Positive future for health information exchange on the way?

Posted by Crystal Parks on Jul 10, 2013 8:17:00 AM

   

Even with the increased adoption and meaningful use of EHR technologies, current attempts at healthcare reform will not avoid history repeating itself unless the EHR adopters participate in health information exchange (HIE). Otherwise, it is simply the condition of adding new solutions to those that came before them.

Recent developments in healthcare and health IT are beginning to inspire confidence that HIE is trending in the right direction. Earlier in the year at HIMSS13 came the announcement of the CommonWell Health Alliance aimed atincreasing EHR interoperability and data liquidity, and more recently came word that Healtheway, the operator of the eHealth Exchange (née NwHIN Exchange), had named its nine founding members and intentions to make ubiquitous HIE a reality.

“These collaborations are going to move us forward and be a positive step,” says Jeri Kirschner, Federal Health Liaison/Partner Manager at Orion Health, one of Healtheway’s founding members. “Let’s remember that Stage 2 Meaningful Use will have kicked in by then, not to mention new models of care delivery and payment reform. As we see these new models becoming more popular, the role of the HIE becomes increasingly important because you need that data and they can scale it.”
Like the leadership of Healtheway and other healthcare and health IT stakeholders, Kirschner is confident that the conditions will be ripe for the exchange of health information to flourish in the coming year.
“The ONC has been loud and clear that they don’t want data siloed and at least some part of that is in the agreement that the EHRA just put out, the Code of Conduct,” she explains. “We’re going to see more collaboration and data sharing, and the HIE is the tool to aggregate that data.”
Although the Office of the National Coordinator for Health Information Technology (ONC) punted on the matter of issuing regulation for HIE governance in favor of allowing public and private stakeholders to sort things out, the federal agency did not eliminate the possibility of it stepping in. “The industry clearly wants to make this work. Everyone knows that if that doesn’t happen, then the ONC will have to come in and regulate,” claims Kirschner.

----

## EXERCISE TASKS
**a.** In the post on health information exchange, at what event was the CommonWell Health Alliance announced?
**b.** Do these statements agree with the post on health information exchange? (i) Healtheway operates the eHealth Exchange. (ii) The ONC issued regulation for HIE governance. (iii) Orion Health is one of Healtheway's founding members.
The records aren't needed for any of this.

----

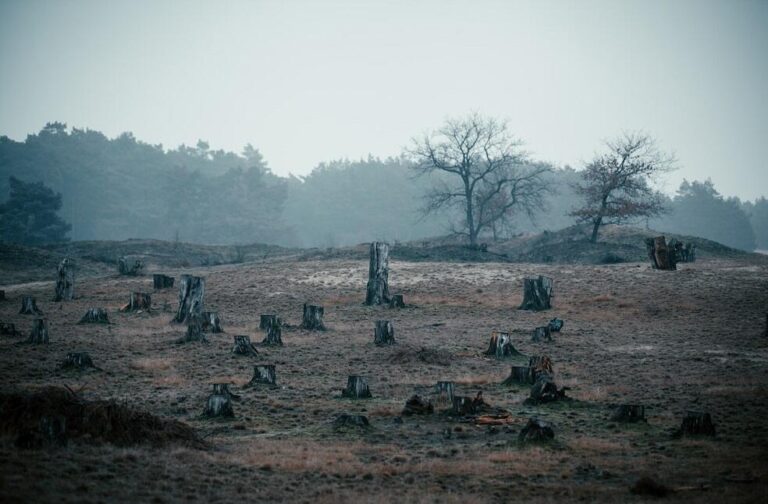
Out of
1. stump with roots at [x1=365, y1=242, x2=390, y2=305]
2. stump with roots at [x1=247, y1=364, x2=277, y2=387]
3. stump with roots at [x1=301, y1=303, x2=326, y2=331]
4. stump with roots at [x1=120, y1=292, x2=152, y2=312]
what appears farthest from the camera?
stump with roots at [x1=365, y1=242, x2=390, y2=305]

----

## EXERCISE RESPONSES
**a.** At HIMSS13.

**b.**
(i) Yes: "Healtheway, the operator of the eHealth Exchange (née NwHIN Exchange)"
(ii) No: "punted on the matter of issuing regulation for HIE governance"
(iii) Yes: "Orion Health, one of Healtheway’s founding members"